The next issue I observed, still on my old instance, was that the Ceph dashboard I was using, a fork of this dashboard was not handling multiple clusters well. This became an issue because I was now gathering metrics from my baremetal and from my Rook cluster.
I worked around this by making use of Grafana’s Variables.
I chose the Custom
type of variable, and added the following two values:
job="ceph-metrics",job!="ceph-metrics"
My old baremetal cluster’s scrape job was called ceph-metrics
, and the Ceph
metrics themselves sadly don’t come with per-cluster labels.
Let’s take a simple Stat panel showing the health of the cluster with this query:
sum without (instance) (ceph_health_status{${cluster}})
Now with my little workaround, the ${cluster}
variable will either contain
job="ceph-metrics"
or job!="ceph-metrics"
, cleanly separating the data for
my clusters.
One further change I had to make was to change the labels to be ignored in all
the aggregation queries specifically for the Rook cluster’s data, because besides
the typical Ceph metrics, it also added the Pod name to some of them, for example
the ceph_osd_op_r_out_bytes
metric.
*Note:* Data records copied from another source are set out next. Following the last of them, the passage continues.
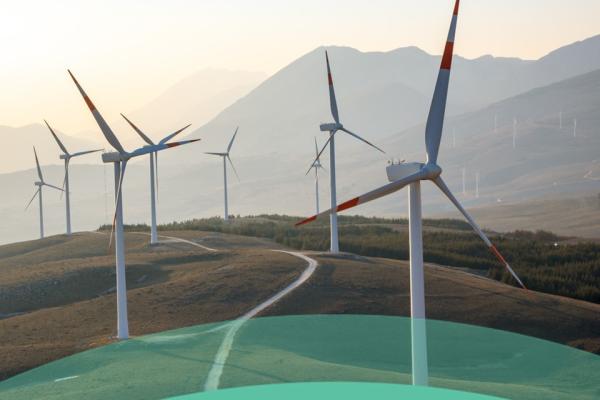 The visual shows a winding road through gentle hills, with mountains in the background. windmills blow on either side of the road. The text at the bottom of the visual reads hashtag repower eu - 2 years on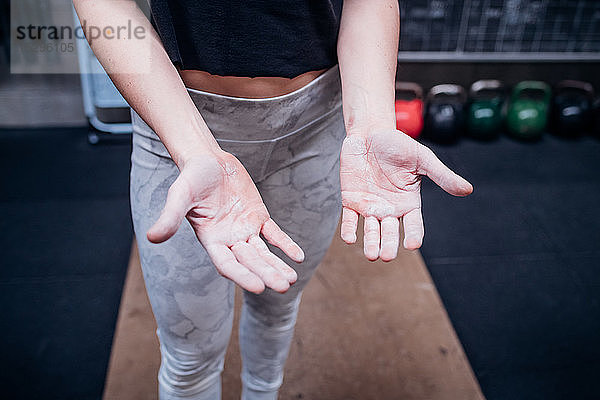 Junge Frau mit Schwielen auf Handflächen im Fitnessstudio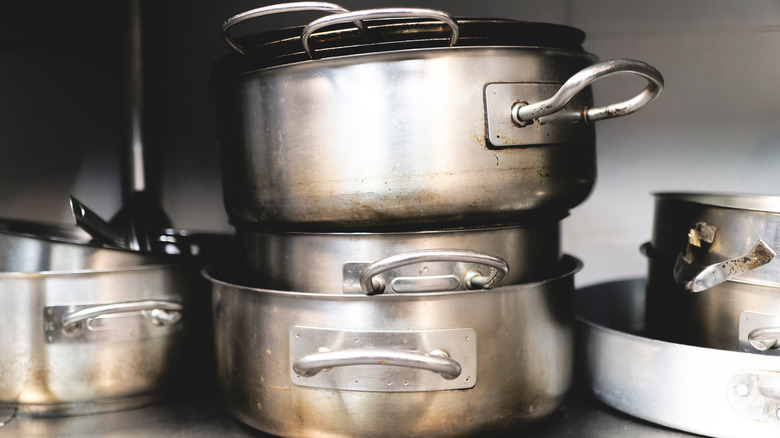 a messy stack of well-used pans on a shelf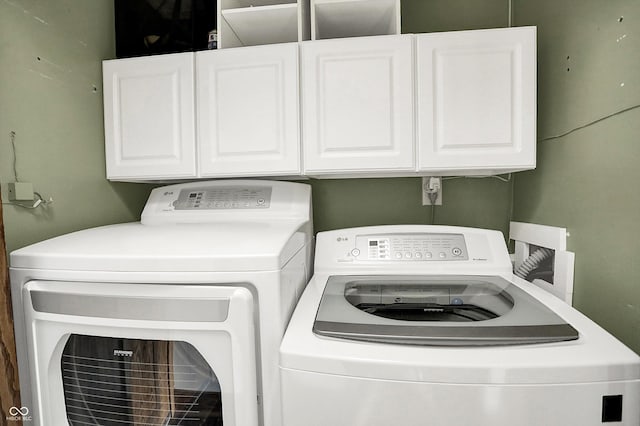 6505 Miramar Ct, Indianapolis, IN 46250 - laundry area with cabinet space and washing machine and clothes dryer
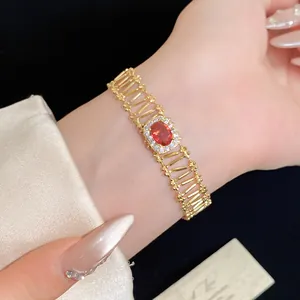 Detailed close-up of a vintage gold-toned bracelet with a red oval zirconia center.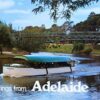 Image: a postcard with the greeting "Greetings from Adelaide". The image is of a small blue and white boat with a covered seating area sailing down a wide river which winds through parklands. In the background is a green metal footbridge.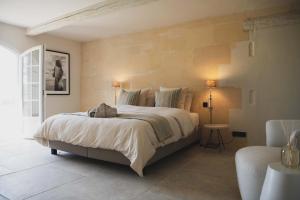 a bedroom with a large bed and a chair at Mas d images styled by Scapa Home in Arles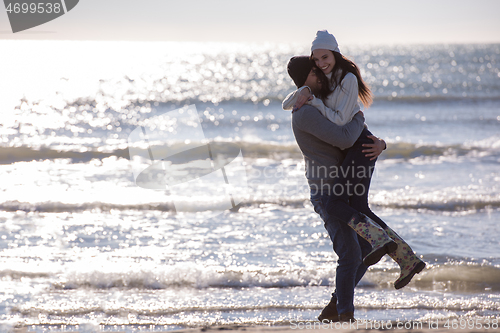 Image of Loving young couple on a beach at autumn sunny day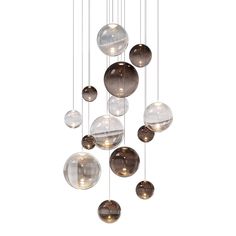 a group of glass balls hanging from a ceiling fixture with lights on each one side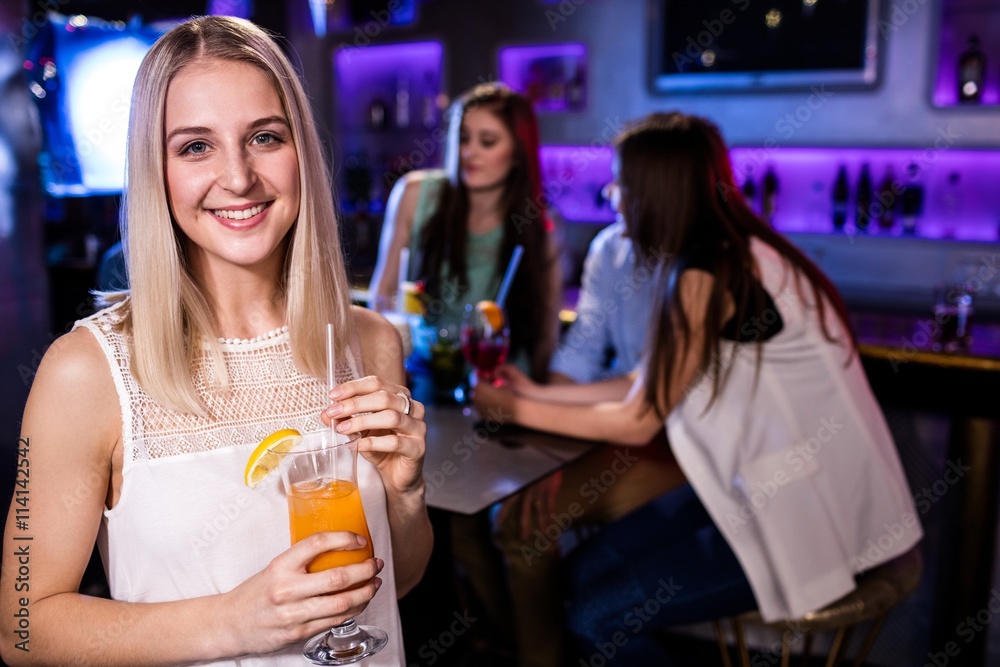 Portrait of beautiful woman having a cocktail 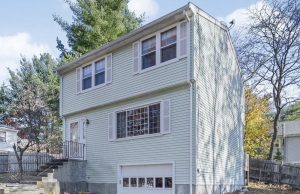 Real Estate In Waltham, Ma A house with trees in the background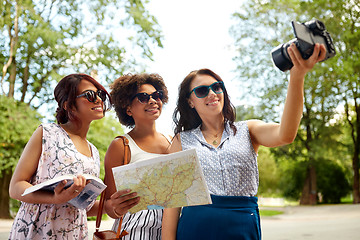 Image showing women with map travelling and recording video blog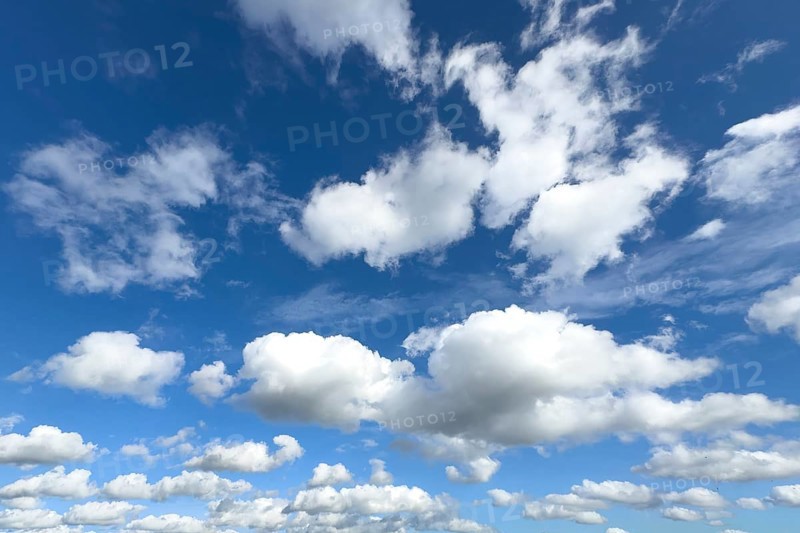White clouds in the middle and below Cumulus above Stratocumulus loose cloudiness cloudy against blue cloudy sky, international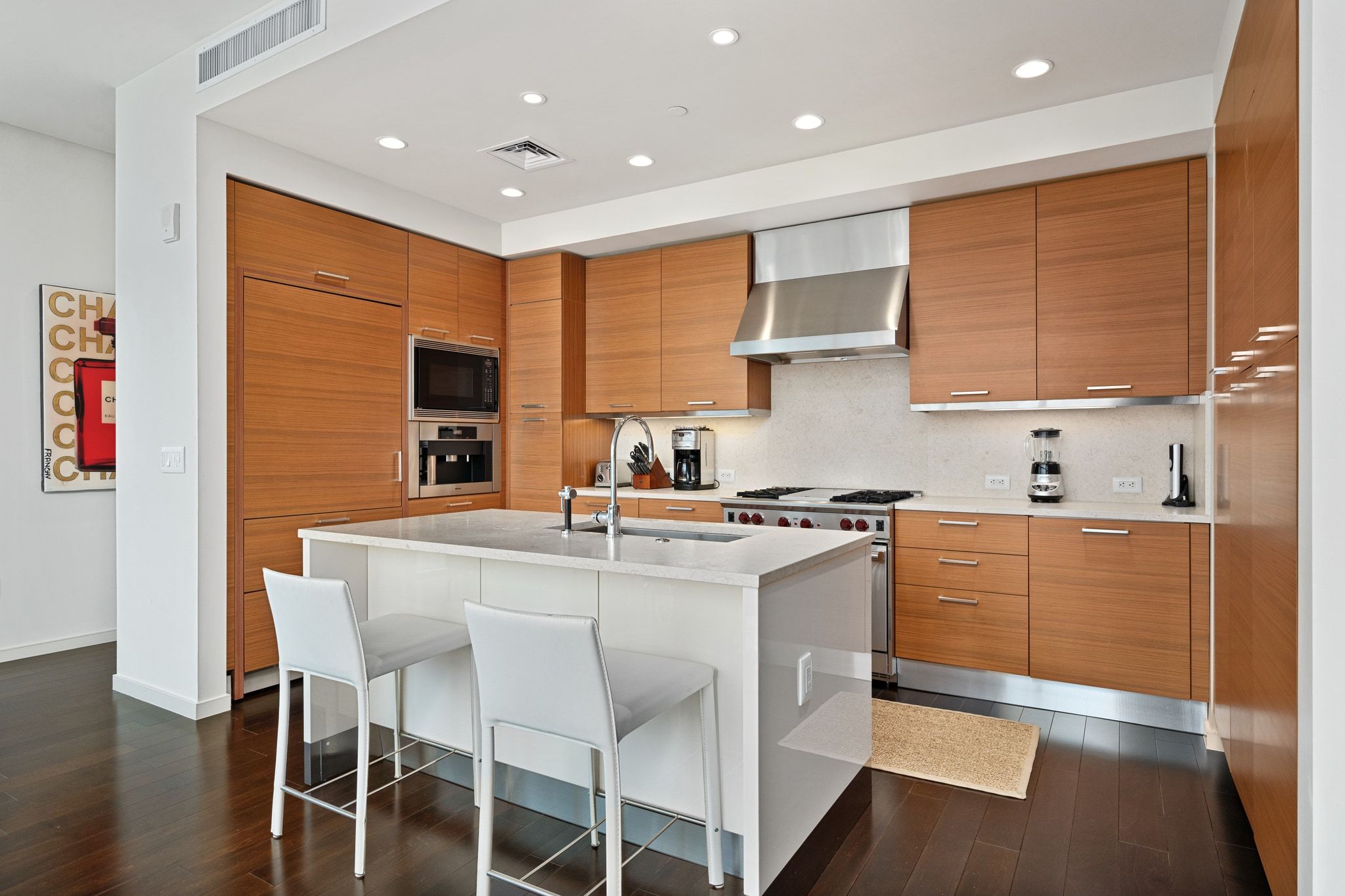 200 Congress Avenue, Unit 24E Austin, TX 78701 - Photo 11 of 40 a kitchen with stainless steel appliances granite countertop a stove a sink dishwasher and a refrigerator
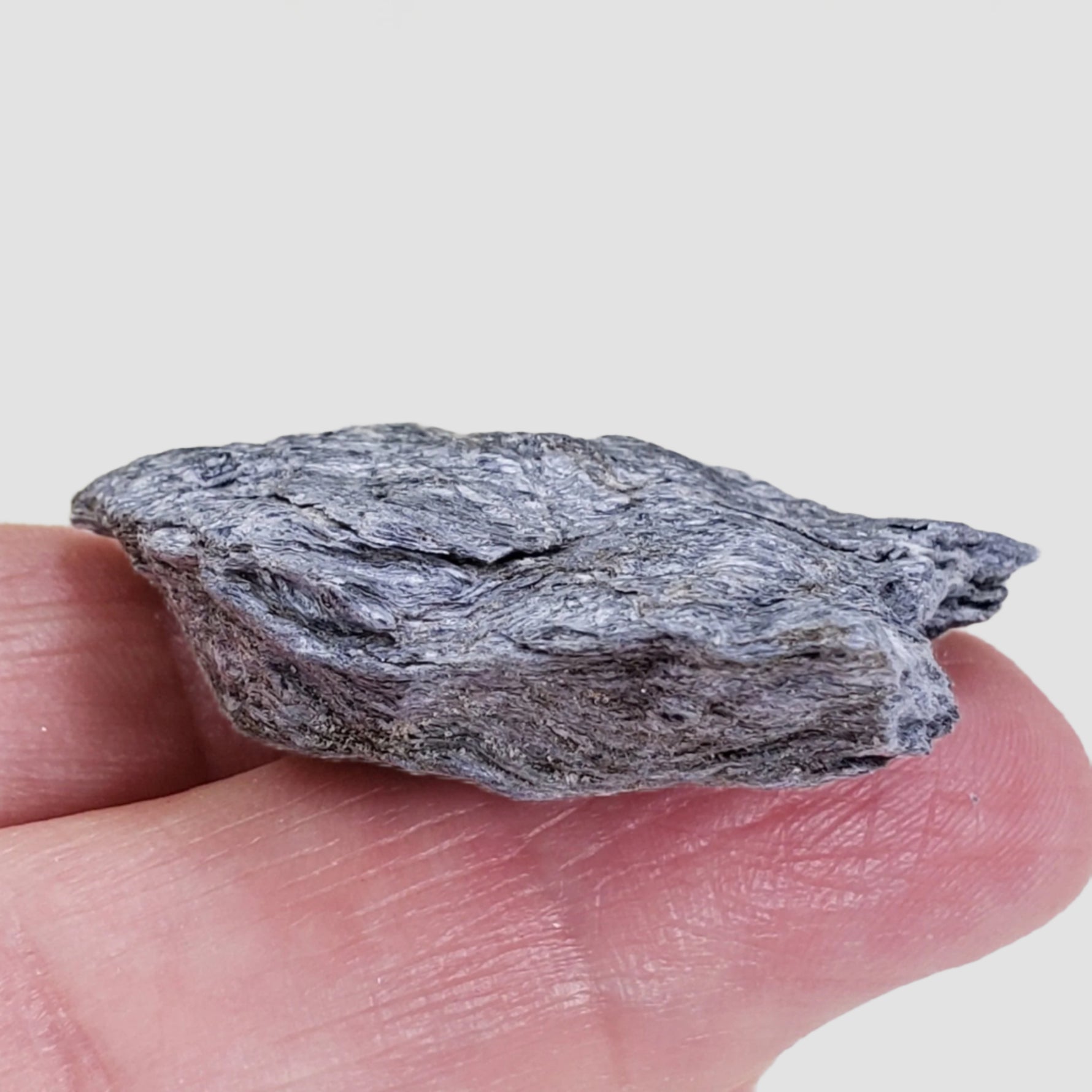  Holmquistite | 14.7 grams | Quebec Lithium Mine, Barraute, Quebec, Canada 3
So for getting the current read rate for
my OSDs, I would then use this query:
sum without (ceph_daemon, instance, pod) (irate(ceph_osd_op_r_out_bytes{${cluster}}[5m]))
The addition here was the pod
in the without
list.
With that bit of preface out of the way, let’s look at the actual dashboard migration. I opted to go for exporting the dashboard to a local file on my desktop from the old Grafana and then importing it into the new Grafana.
To export a dashboard, you can use the “Share” button in the upper right of each dashboard, next to the “Save” and “Config” buttons:
When exporting dashboards for use in another Grafana instance, it is important to check the “Export for sharing externally” button. With that, library panels used in the dashboard are also exported as part of the dashboard.
After being stored in a file, the import is similarly simple. After loading the JSON file previously exported via Grafana’s dashboard import, which is shown as an option when adding a new dashboard, your are presented with this form:
The above import form allows you to set the name, the UID and the folder where an imported dashboard is placed. Because I chose the “Export for sharing externally” option, the import also contains two library panels I have in the dashboard. Finally, you also get to chose the Prometheus data source to be used, as the exported dashboard contains placeholders instead of actual IDs for the data source.
This worked pretty well, including the import of the library panels, but I still hit an error, specifically with those library panels. For some reason, the data source placeholder was not properly replaced during the import, and I got the following error message on the two library panels:
I was not able to figure out why I was seeing this error. All of the non-library panels in this dashboard, as well as all the other dashboards I imported, worked fine, while all the library panels showed this same error.
I ended up fixing it by going to the “JSON” tab and manually replacing the
${DS_PROMETHEUS-FOR-LIBRARY-PANEL}
placeholder with the name of my Prometheus
data source.
Conclusion
This post finally concludes the migration of my metrics stack over to my Kubernetes cluster. Besides that I now also have proper data gathering for the Kubernetes and Rook clusters. More pretty graphs for me. 🤓
This part of the migration took way longer than previous parts. I make my return to gaming, and specifically returning to Stellaris, partially responsible for that. 😁
The next step should hopefully go a bit faster: I will have a look at Harbor for both, my own image storage as well as using it as a pull-through cache.